• _BRIEF A_: Gather every line of the listing that contains the string "furthest".

• _SOURCE DOCUMENT_:
[start]

The Epps-Singleton test (Epps & Singleton 1986; Goerg & Kaiser 2009) is a nonparametric test for overall equal distribution of two univariate samples. It is typically more powerful than the Kolmogorov-Smirnov test, and unlike the Kolmogorov-Smirnov it can be used also for non-continuous (i.e. ordinal) data. The null hypothesis is H₀: The two samples are taken from populations with equal distribution.

The mathematics behind the Epps-Singleton test are complicated. The test is based on the Fourier transform of the empirical distribution function, called the empirical characteristic function (ECF). The ECF is generated for each sample and sampled at two points (t₁=0.4 and t₂=0.8, standardized for the pooled semi-interquartile range). The test statistic W₂ is based on the difference between the two sampled ECFs, standardized by their covariance matrices. A small-sample correction to W₂ is applied if both sample sizes are less than 25. The p value is based on the chi-squared distribution. For details, see Epps & Singleton (1986) and Goerg & Kaiser (2009).

[end]

• _RECORDS FOR THIS TASK_:
[start]

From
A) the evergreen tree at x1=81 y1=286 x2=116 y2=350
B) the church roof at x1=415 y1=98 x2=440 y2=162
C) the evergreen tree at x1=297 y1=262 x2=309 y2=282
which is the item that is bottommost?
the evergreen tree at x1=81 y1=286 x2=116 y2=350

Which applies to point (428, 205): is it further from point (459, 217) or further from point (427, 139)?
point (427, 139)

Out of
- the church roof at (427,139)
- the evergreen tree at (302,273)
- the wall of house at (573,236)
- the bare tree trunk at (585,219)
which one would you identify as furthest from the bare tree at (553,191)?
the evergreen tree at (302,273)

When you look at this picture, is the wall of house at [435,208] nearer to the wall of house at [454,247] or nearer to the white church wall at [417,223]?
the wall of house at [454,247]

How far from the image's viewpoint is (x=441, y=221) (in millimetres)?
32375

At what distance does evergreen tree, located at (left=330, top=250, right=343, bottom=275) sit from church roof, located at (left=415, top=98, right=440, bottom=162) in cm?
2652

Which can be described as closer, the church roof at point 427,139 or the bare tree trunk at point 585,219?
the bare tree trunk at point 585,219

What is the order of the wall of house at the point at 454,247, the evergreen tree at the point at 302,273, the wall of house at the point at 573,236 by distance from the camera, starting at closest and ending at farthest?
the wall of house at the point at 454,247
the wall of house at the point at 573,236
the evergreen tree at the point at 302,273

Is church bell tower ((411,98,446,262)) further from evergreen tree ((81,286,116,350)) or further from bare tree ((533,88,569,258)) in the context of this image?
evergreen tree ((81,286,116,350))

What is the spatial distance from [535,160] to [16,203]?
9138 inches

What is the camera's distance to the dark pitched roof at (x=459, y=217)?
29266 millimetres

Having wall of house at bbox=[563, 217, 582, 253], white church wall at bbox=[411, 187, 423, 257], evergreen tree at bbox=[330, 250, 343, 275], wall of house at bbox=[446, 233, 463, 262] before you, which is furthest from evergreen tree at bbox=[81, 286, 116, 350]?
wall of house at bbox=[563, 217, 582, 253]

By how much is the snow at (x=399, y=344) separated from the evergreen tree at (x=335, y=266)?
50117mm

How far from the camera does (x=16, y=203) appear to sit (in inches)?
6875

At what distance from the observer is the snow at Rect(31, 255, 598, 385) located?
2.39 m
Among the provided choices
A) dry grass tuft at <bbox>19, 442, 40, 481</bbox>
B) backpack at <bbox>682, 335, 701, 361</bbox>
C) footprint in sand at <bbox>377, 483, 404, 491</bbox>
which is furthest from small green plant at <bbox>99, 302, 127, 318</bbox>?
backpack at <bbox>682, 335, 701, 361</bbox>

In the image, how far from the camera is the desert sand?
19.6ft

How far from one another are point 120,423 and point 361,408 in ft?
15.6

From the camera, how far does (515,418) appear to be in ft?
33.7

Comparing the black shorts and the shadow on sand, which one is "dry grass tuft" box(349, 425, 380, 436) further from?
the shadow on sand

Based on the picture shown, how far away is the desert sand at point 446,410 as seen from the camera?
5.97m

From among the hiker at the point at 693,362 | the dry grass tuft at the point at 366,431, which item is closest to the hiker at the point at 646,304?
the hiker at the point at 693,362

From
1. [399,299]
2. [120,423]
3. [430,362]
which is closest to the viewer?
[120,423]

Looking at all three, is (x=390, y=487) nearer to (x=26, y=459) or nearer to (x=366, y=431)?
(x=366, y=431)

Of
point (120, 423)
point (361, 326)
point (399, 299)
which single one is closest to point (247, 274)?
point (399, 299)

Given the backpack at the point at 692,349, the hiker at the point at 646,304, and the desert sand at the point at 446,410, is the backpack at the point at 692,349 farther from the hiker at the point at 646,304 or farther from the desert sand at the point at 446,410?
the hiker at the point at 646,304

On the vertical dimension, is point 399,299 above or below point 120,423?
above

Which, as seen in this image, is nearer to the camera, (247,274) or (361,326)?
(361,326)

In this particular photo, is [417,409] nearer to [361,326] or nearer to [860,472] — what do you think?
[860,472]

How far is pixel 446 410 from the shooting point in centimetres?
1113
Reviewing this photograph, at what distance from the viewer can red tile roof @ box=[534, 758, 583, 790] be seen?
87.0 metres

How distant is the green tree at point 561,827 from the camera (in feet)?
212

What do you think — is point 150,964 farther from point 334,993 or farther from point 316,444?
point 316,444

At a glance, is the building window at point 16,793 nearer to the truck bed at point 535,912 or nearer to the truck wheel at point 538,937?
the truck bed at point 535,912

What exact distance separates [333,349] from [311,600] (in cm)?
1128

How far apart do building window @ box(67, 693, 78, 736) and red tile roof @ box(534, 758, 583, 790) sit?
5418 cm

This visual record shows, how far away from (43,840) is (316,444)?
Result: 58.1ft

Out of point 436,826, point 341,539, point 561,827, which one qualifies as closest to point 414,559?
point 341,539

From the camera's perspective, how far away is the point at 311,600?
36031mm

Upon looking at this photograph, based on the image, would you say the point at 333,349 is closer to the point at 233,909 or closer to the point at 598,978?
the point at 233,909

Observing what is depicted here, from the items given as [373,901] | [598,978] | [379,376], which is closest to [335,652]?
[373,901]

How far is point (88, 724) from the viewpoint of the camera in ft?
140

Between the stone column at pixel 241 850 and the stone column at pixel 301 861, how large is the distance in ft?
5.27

[end]

• _BRIEF B_:
Answer these questions using the passage on the Epps-Singleton test.
(i) What is the test's null hypothesis?
(ii) At which two points is the empirical characteristic function sampled?
(iii) Under what condition is a small-sample correction applied to W₂?

• _EXERCISE ANSWER A_:
which one would you identify as furthest from the bare tree at (553,191)?
Having wall of house at bbox=[563, 217, 582, 253], white church wall at bbox=[411, 187, 423, 257], evergreen tree at bbox=[330, 250, 343, 275], wall of house at bbox=[446, 233, 463, 262] before you, which is furthest from evergreen tree at bbox=[81, 286, 116, 350]?
which is furthest from small green plant at <bbox>99, 302, 127, 318</bbox>?

• _EXERCISE ANSWER B_:
(i) The two samples are taken from populations with equal distribution.
(ii) At t₁=0.4 and t₂=0.8, standardized for the pooled semi-interquartile range.
(iii) When both sample sizes are less than 25.